» Work to be completed:
Could you show all lines in the entries below that contain the string "camera"?
[Records supplied Boundary: Start]
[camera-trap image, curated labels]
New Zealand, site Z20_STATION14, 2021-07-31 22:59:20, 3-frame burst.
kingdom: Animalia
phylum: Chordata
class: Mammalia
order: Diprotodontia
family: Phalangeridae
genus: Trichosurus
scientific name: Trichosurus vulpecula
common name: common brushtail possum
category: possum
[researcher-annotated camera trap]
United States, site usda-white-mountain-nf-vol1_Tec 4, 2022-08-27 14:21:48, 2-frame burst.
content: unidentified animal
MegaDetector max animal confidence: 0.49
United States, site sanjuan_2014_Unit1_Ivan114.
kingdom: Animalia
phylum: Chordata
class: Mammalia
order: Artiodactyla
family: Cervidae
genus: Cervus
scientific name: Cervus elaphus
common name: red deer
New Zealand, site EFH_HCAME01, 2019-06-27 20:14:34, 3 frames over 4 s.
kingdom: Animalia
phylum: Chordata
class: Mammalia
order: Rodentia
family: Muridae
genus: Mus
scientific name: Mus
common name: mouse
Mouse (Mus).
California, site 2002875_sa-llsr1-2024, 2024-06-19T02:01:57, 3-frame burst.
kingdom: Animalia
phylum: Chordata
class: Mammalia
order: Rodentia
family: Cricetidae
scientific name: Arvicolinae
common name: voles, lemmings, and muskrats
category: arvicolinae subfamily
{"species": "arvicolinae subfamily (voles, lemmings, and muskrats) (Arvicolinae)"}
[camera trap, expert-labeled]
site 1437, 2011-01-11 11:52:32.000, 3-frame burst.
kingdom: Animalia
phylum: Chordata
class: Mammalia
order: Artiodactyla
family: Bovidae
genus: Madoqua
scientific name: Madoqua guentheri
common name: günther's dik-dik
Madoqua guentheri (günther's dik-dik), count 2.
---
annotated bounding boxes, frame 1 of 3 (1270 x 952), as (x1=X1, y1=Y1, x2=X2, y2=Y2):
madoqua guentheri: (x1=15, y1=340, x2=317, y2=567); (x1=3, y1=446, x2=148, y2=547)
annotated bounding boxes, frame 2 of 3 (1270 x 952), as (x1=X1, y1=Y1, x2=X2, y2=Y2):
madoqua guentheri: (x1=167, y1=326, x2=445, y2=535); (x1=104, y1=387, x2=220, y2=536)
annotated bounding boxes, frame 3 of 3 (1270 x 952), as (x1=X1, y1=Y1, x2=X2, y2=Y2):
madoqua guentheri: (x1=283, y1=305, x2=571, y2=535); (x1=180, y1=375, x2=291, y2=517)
[Records supplied Boundary: End]
» Answer space:
[camera-trap image, curated labels]
[researcher-annotated camera trap]
[camera trap, expert-labeled]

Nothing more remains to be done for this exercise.